Requirement A — Translate this sentence from the 337th Rifle Division passage below into Spanish: "On February 13, 1944, General Lyaskin handed his command to Col. Taras Pavlovich Gorobets, who would remain in that post for the duration."
Requirement B — Using the 337th Rifle Division passage below, mark each statement yes or no and quote the words that decide it: (i) The 337th received the Order of the Red Banner for crossing the Dniestr and capturing Beltsi. (ii) The 78th and 180th Rifle Divisions took Podu Iloaiei by April 12. (iii) Vulturi lies 6 km due south of Iasi.
Requirement C — List every German division named in the 337th Rifle Division passage below.

Source document —
○ ○ ○ ○ ○ ○ ○

As the offensive expanded into eastern Ukraine, on September 18, the division was recognized for its role in the liberation of Lubny as follows:
"LUBNY" - 337 Rifle Division (Major General Lyaskin, Gregorii Osipovich)... by the order of the Supreme High Command the 337th Rifle Division is awarded the name Lubny.
In the same month Voronezh Front assigned the division to the 47th Rifle Corps of 40th Army, and in November the division, still in 47th Corps, joined the 27th Army in 1st Ukrainian Front (former Voronezh Front). On February 13, 1944, General Lyaskin handed his command to Col. Taras Pavlovich Gorobets, who would remain in that post for the duration. The 337th would remain in 27th Army for the duration of the war, moving to 2nd Ukrainian Front in March. From that month, and for most of the rest of the war, the division was in the 33rd Rifle Corps.

===First Jassy-Kishinev Offensive===
On February 26 the 337th was awarded the Order of Bogdan Khmelnitsky, 2nd Class, in recognition of its successes in the Korsun-Shevchenovski Operation. On April 8 it was further honored for its role in forcing a crossing of the Dniestr River and the subsequent capture of the city of Beltsi with the award of the Order of the Red Banner.

In Marshal I. S. Konev's plan for a breakthrough of the German-Romanian front west of Iasi in the second week of April, his 40th and 27th Armies were designated as his shock groups. In the event, while the division's corps-mates, 78th and 180th Rifle Divisions, made a strong but unsuccessful effort against 24th Panzer Division defending the town of Podu Iloaiei up to April 12, the 337th held a defensive line facing the Romanian 7th Infantry Division northwest of Iasi.

Konev planned a new offensive later that month, which included a diversionary attack directly on Iasi. Early on April 24 several reinforced rifle battalions of the 337th were to conduct a reconnaissance-in-force along the road from Zahorna to Iasi. Regardless of the success of this reconnaissance, the remainder of 33rd Corps, with armor support, was to attack the Romanian 18th Infantry Division between Tautesti and Vinaturi early the next day. On the 26th, forces of the 52nd Army would join the attack, backed by additional tanks and the 337th in support, all in the aim of capturing the enemy's defenses at Vulturi, 6 km due north of Iasi. In the event, the reconnaissance made few gains, while the main attack managed to wedge up to 2–3 km into the Romanian defenses east of Tautesti before reinforcements from the German 79th and 46th Infantry, and 24th Panzer Divisions forced 33rd Corps back to its jumping-off positions by the end of April 28.

○ ○ ○ ○ ○ ○ ○

Records supplied —

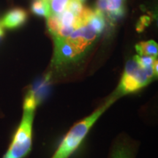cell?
<instances>
[{"mask_svg": "<svg viewBox=\"0 0 158 158\" xmlns=\"http://www.w3.org/2000/svg\"><path fill=\"white\" fill-rule=\"evenodd\" d=\"M135 50L139 56H149L157 57L158 45L154 40L140 42L135 45Z\"/></svg>", "mask_w": 158, "mask_h": 158, "instance_id": "cell-8", "label": "cell"}, {"mask_svg": "<svg viewBox=\"0 0 158 158\" xmlns=\"http://www.w3.org/2000/svg\"><path fill=\"white\" fill-rule=\"evenodd\" d=\"M150 23V18L149 16H142L137 23V30L138 31H143L146 27H147Z\"/></svg>", "mask_w": 158, "mask_h": 158, "instance_id": "cell-15", "label": "cell"}, {"mask_svg": "<svg viewBox=\"0 0 158 158\" xmlns=\"http://www.w3.org/2000/svg\"><path fill=\"white\" fill-rule=\"evenodd\" d=\"M31 10L37 16L48 19L51 16L50 0H34L31 3Z\"/></svg>", "mask_w": 158, "mask_h": 158, "instance_id": "cell-10", "label": "cell"}, {"mask_svg": "<svg viewBox=\"0 0 158 158\" xmlns=\"http://www.w3.org/2000/svg\"><path fill=\"white\" fill-rule=\"evenodd\" d=\"M116 102L108 97L98 108L71 127L50 158H70L80 147L99 118Z\"/></svg>", "mask_w": 158, "mask_h": 158, "instance_id": "cell-2", "label": "cell"}, {"mask_svg": "<svg viewBox=\"0 0 158 158\" xmlns=\"http://www.w3.org/2000/svg\"><path fill=\"white\" fill-rule=\"evenodd\" d=\"M47 27L51 35H54L61 28L58 19V15H51L47 19Z\"/></svg>", "mask_w": 158, "mask_h": 158, "instance_id": "cell-14", "label": "cell"}, {"mask_svg": "<svg viewBox=\"0 0 158 158\" xmlns=\"http://www.w3.org/2000/svg\"><path fill=\"white\" fill-rule=\"evenodd\" d=\"M4 116H5V115H4L3 111H2V110L1 109H0V118H4Z\"/></svg>", "mask_w": 158, "mask_h": 158, "instance_id": "cell-17", "label": "cell"}, {"mask_svg": "<svg viewBox=\"0 0 158 158\" xmlns=\"http://www.w3.org/2000/svg\"><path fill=\"white\" fill-rule=\"evenodd\" d=\"M125 5L126 0H98L96 9L111 21H116L124 16Z\"/></svg>", "mask_w": 158, "mask_h": 158, "instance_id": "cell-6", "label": "cell"}, {"mask_svg": "<svg viewBox=\"0 0 158 158\" xmlns=\"http://www.w3.org/2000/svg\"><path fill=\"white\" fill-rule=\"evenodd\" d=\"M157 78V74L154 70V64L151 67L143 68L132 58L125 64L118 85L109 97L116 101L127 94L136 93Z\"/></svg>", "mask_w": 158, "mask_h": 158, "instance_id": "cell-3", "label": "cell"}, {"mask_svg": "<svg viewBox=\"0 0 158 158\" xmlns=\"http://www.w3.org/2000/svg\"><path fill=\"white\" fill-rule=\"evenodd\" d=\"M84 9V7L83 6L82 2L79 0H70L66 7V10H68L69 11L72 12L77 17H78L79 15L81 14Z\"/></svg>", "mask_w": 158, "mask_h": 158, "instance_id": "cell-13", "label": "cell"}, {"mask_svg": "<svg viewBox=\"0 0 158 158\" xmlns=\"http://www.w3.org/2000/svg\"><path fill=\"white\" fill-rule=\"evenodd\" d=\"M139 143L126 133L119 134L112 143L108 158H136Z\"/></svg>", "mask_w": 158, "mask_h": 158, "instance_id": "cell-5", "label": "cell"}, {"mask_svg": "<svg viewBox=\"0 0 158 158\" xmlns=\"http://www.w3.org/2000/svg\"><path fill=\"white\" fill-rule=\"evenodd\" d=\"M70 0H50L51 15H59L66 10Z\"/></svg>", "mask_w": 158, "mask_h": 158, "instance_id": "cell-12", "label": "cell"}, {"mask_svg": "<svg viewBox=\"0 0 158 158\" xmlns=\"http://www.w3.org/2000/svg\"><path fill=\"white\" fill-rule=\"evenodd\" d=\"M79 1H80V2H84L85 0H79Z\"/></svg>", "mask_w": 158, "mask_h": 158, "instance_id": "cell-18", "label": "cell"}, {"mask_svg": "<svg viewBox=\"0 0 158 158\" xmlns=\"http://www.w3.org/2000/svg\"><path fill=\"white\" fill-rule=\"evenodd\" d=\"M40 98L33 87L29 88L23 97L22 116L7 151L1 158H25L33 144V125Z\"/></svg>", "mask_w": 158, "mask_h": 158, "instance_id": "cell-1", "label": "cell"}, {"mask_svg": "<svg viewBox=\"0 0 158 158\" xmlns=\"http://www.w3.org/2000/svg\"><path fill=\"white\" fill-rule=\"evenodd\" d=\"M4 36V31H3V28L0 26V40Z\"/></svg>", "mask_w": 158, "mask_h": 158, "instance_id": "cell-16", "label": "cell"}, {"mask_svg": "<svg viewBox=\"0 0 158 158\" xmlns=\"http://www.w3.org/2000/svg\"><path fill=\"white\" fill-rule=\"evenodd\" d=\"M98 36L95 31L86 24L75 29L66 41L84 59L85 54L89 50Z\"/></svg>", "mask_w": 158, "mask_h": 158, "instance_id": "cell-4", "label": "cell"}, {"mask_svg": "<svg viewBox=\"0 0 158 158\" xmlns=\"http://www.w3.org/2000/svg\"><path fill=\"white\" fill-rule=\"evenodd\" d=\"M60 27H74L77 29V21L78 17L74 15L72 12L69 11L68 10H65L63 13L58 15Z\"/></svg>", "mask_w": 158, "mask_h": 158, "instance_id": "cell-11", "label": "cell"}, {"mask_svg": "<svg viewBox=\"0 0 158 158\" xmlns=\"http://www.w3.org/2000/svg\"><path fill=\"white\" fill-rule=\"evenodd\" d=\"M27 18L28 13L24 9L15 7L5 13L0 21V26L5 29H18L24 24Z\"/></svg>", "mask_w": 158, "mask_h": 158, "instance_id": "cell-7", "label": "cell"}, {"mask_svg": "<svg viewBox=\"0 0 158 158\" xmlns=\"http://www.w3.org/2000/svg\"><path fill=\"white\" fill-rule=\"evenodd\" d=\"M87 24L92 28L98 35L102 33L106 25L105 15L100 11L95 9L92 10V14L90 15L88 20Z\"/></svg>", "mask_w": 158, "mask_h": 158, "instance_id": "cell-9", "label": "cell"}]
</instances>
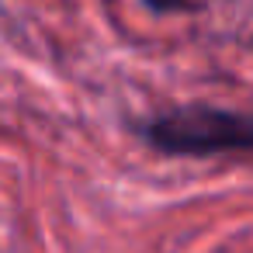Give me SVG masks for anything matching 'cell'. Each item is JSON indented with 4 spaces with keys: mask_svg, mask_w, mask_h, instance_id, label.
<instances>
[{
    "mask_svg": "<svg viewBox=\"0 0 253 253\" xmlns=\"http://www.w3.org/2000/svg\"><path fill=\"white\" fill-rule=\"evenodd\" d=\"M142 4H146L153 14H173V11L191 7V0H142Z\"/></svg>",
    "mask_w": 253,
    "mask_h": 253,
    "instance_id": "2",
    "label": "cell"
},
{
    "mask_svg": "<svg viewBox=\"0 0 253 253\" xmlns=\"http://www.w3.org/2000/svg\"><path fill=\"white\" fill-rule=\"evenodd\" d=\"M139 139L173 160L253 156V111L218 104H177L135 125Z\"/></svg>",
    "mask_w": 253,
    "mask_h": 253,
    "instance_id": "1",
    "label": "cell"
}]
</instances>
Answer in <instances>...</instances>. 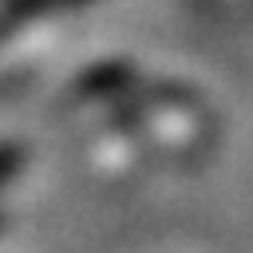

○ ○ ○ ○ ○ ○ ○

Response A — El 13 de febrero de 1944, el general Lyaskin entregó el mando al coronel Taras Pavlovich Gorobets, quien permanecería en ese puesto hasta el final.

Response B —
(i) Yes: "On April 8 it was further honored for its role in forcing a crossing of the Dniestr River and the subsequent capture of the city of Beltsi with the award of the Order of the Red Banner."
(ii) No: "made a strong but unsuccessful effort against 24th Panzer Division defending the town of Podu Iloaiei up to April 12"
(iii) No: "6 km due north of Iasi"

Response C —
24th Panzer Division
79th Infantry Division
46th Infantry Division